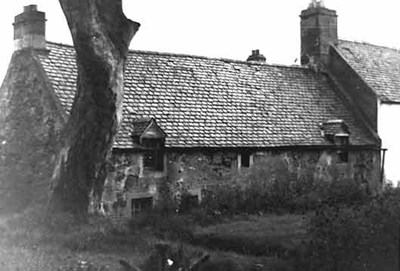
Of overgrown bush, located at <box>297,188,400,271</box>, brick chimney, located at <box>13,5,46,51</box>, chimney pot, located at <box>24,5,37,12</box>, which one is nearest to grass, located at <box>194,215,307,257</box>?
overgrown bush, located at <box>297,188,400,271</box>

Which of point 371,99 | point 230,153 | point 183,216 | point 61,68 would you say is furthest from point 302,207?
point 61,68

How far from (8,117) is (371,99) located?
15.0 metres

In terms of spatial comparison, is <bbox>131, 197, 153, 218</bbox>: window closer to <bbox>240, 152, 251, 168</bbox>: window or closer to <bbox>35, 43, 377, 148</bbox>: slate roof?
<bbox>35, 43, 377, 148</bbox>: slate roof

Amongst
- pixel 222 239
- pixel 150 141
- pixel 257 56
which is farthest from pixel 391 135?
pixel 222 239

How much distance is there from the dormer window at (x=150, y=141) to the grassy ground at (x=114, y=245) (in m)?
3.40

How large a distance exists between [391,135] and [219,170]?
368 inches

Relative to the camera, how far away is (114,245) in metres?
13.8

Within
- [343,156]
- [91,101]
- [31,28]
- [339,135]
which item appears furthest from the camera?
[343,156]

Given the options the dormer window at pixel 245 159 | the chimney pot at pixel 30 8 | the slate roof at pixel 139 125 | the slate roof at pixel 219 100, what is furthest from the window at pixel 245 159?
the chimney pot at pixel 30 8

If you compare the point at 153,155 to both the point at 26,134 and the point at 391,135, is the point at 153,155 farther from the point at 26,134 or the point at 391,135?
the point at 391,135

***

EXERCISE DETAILS - Switch "camera" to "viewer" throughout all the items above and write them out again with everything else unchanged. Leave the pictures out.

SOLUTION FOR THIS EXERCISE -
Of overgrown bush, located at <box>297,188,400,271</box>, brick chimney, located at <box>13,5,46,51</box>, chimney pot, located at <box>24,5,37,12</box>, which one is nearest to grass, located at <box>194,215,307,257</box>?
overgrown bush, located at <box>297,188,400,271</box>

Which of point 371,99 | point 230,153 | point 183,216 | point 61,68 would you say is furthest from point 302,207?
point 61,68

How far from (8,117) is (371,99) located?
15.0 metres

In terms of spatial comparison, is <bbox>131, 197, 153, 218</bbox>: window closer to <bbox>240, 152, 251, 168</bbox>: window or closer to <bbox>35, 43, 377, 148</bbox>: slate roof?
<bbox>35, 43, 377, 148</bbox>: slate roof

Amongst
- pixel 222 239
- pixel 150 141
- pixel 257 56
which is farthest from pixel 391 135?
pixel 222 239

How much distance is there from the dormer window at (x=150, y=141) to the grassy ground at (x=114, y=245) (in m)?
3.40

How large a distance exists between [391,135] and [219,170]?
368 inches

Relative to the viewer, how far away is (114,245) in metres?
13.8

Within
- [343,156]
- [91,101]
- [31,28]
- [339,135]
which item appears furthest from the viewer?
[343,156]

Given the options the dormer window at pixel 245 159 | the chimney pot at pixel 30 8 | the slate roof at pixel 139 125 | the slate roof at pixel 219 100, what is furthest from the window at pixel 245 159?
the chimney pot at pixel 30 8

If you compare the point at 153,155 to both the point at 26,134 and the point at 391,135, is the point at 153,155 farther from the point at 26,134 or the point at 391,135?
the point at 391,135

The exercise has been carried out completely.